The focus of this study is a missions theology underlying both process and goals of “Citywide Transformative Revival.” This has been grounded in local realities of Auckland as a representative modern/ postmodern city.

Global processes among urban missions strategists and theologians have provoked the question, “What is the relationship of the Spirit of Christ to the transformation of a postmodern city?” I have examined this in a delimited manner, by using two local indicators, the NZ revival (for the work of the Holy Spirit) and Auckland city (for emergent modern/ postmodern megacities). This has resulted in an exploration of revival theology and its limitations among Auckland’s Pentecostals and Evangelicals and a proposal for a theology of transformative revival that engages the postmodern city.

Contextual Research

I have anchored this research through evaluation action-reflection process within charismatic Evangelicalism in its engagement with Auckland and New Zealand. I have attributed the expansion of these movements largely to the revival, beginning in the 1960’s with divine encounters, development of leadership cores, new theological paradigms and leadership transformation, including migration from mainline to Baptist and Pentecostal churches.

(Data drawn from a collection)

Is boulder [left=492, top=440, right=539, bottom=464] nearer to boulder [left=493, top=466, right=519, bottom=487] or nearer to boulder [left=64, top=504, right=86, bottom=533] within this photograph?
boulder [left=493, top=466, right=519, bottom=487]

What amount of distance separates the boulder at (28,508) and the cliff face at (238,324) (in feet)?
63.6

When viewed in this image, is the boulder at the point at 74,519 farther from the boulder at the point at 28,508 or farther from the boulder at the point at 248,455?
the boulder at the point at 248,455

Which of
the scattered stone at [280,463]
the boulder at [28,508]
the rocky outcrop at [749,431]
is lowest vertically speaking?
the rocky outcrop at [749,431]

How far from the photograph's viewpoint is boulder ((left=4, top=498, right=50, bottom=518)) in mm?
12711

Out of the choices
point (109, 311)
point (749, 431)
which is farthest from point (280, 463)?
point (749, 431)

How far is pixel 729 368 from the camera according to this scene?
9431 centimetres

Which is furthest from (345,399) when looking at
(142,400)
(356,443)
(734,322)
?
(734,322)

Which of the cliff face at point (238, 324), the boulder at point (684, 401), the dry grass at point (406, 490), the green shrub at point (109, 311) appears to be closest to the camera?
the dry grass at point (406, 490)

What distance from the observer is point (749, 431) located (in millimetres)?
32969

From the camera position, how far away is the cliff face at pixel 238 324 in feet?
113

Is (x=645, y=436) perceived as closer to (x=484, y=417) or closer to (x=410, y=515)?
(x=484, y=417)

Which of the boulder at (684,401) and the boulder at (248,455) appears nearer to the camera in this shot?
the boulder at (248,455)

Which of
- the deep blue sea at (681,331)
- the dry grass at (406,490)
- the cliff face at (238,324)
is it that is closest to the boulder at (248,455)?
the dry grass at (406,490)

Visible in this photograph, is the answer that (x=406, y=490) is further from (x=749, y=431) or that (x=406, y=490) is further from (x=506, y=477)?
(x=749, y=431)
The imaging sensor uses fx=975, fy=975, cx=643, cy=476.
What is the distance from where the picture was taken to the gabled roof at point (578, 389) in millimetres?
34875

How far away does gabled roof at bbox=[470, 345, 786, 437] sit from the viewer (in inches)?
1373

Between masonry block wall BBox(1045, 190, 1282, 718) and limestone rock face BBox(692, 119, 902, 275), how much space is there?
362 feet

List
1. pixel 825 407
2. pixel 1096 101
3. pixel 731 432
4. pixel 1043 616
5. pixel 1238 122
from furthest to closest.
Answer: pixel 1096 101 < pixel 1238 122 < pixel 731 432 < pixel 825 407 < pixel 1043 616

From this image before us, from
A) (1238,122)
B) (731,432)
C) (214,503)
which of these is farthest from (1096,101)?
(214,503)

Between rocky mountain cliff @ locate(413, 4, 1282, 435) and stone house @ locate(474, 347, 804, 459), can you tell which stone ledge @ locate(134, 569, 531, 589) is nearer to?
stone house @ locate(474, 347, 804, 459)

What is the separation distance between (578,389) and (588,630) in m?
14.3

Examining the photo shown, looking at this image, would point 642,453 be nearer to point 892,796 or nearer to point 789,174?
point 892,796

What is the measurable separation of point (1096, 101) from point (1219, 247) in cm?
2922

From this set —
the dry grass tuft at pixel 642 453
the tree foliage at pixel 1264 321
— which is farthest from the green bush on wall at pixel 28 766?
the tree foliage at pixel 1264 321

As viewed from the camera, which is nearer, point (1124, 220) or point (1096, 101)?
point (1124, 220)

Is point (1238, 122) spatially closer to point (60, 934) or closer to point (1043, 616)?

- TO-DO LIST:
1. Answer these questions from the passage on revival theology in Auckland.
(a) Which two local indicators were used to examine the question?
(b) In what decade did the revival begin?
(c) From which churches, and to which churches, did the migration take place?
2. Write the next part of the passage on revival theology in Auckland, starting after its final sentence.

- EXPECTED RESULTS:
1.
(a) The NZ revival, for the work of the Holy Spirit, and Auckland city, for emergent modern/postmodern megacities.
(b) The 1960's.
(c) From mainline churches to Baptist and Pentecostal churches.

2.
I have used revival theory to identify the decline of the revival by 1989, as the leadership core, information flows and prayer dynamics dissipated. The loss of confessional small groups and failure to develop indigenous cell group leadership processes, resulted in a loss of spirituality. Theologies of spiritual authority and migration to Pentecostalism consolidated the fruit of the revival but limited the underlying interdenominational freedom of the Spirit. Despite early evidences of embryonic alternative socio-economic theology and practice, leaders generally reverted to a spiritualistic church growth emphasis, for there was little theological reflection in these areas. Yet from within, were seeds of a new prophetic or “creative minority”, searching for ways to engage and transform society.

By examining cultural progressions against the ten commandments, from the sexual revolution of the 1960’s onward, I have identified the roots of a dramatic switch from non-engagement to activist engagement, driven by rage at perceived loss of morality, particularly destruction of family structures. The perceived imposition of a moral vision, particularly in areas of abortion, legalisation of homosexuality and prostitution resulted in turning point events. Governments consistently refused to listen to prophetic acts such as petitions, or marches. Alternative media and alternative schools were developed. But, there was a vacuum of social theology despite global theological progressions among Evangelicals. A cluster of apostolic and prophetic leaders linked to the Vision New Zealand network continued to explore Kingdom theologies and search for effective theologies and structures of engagement in societal transformation.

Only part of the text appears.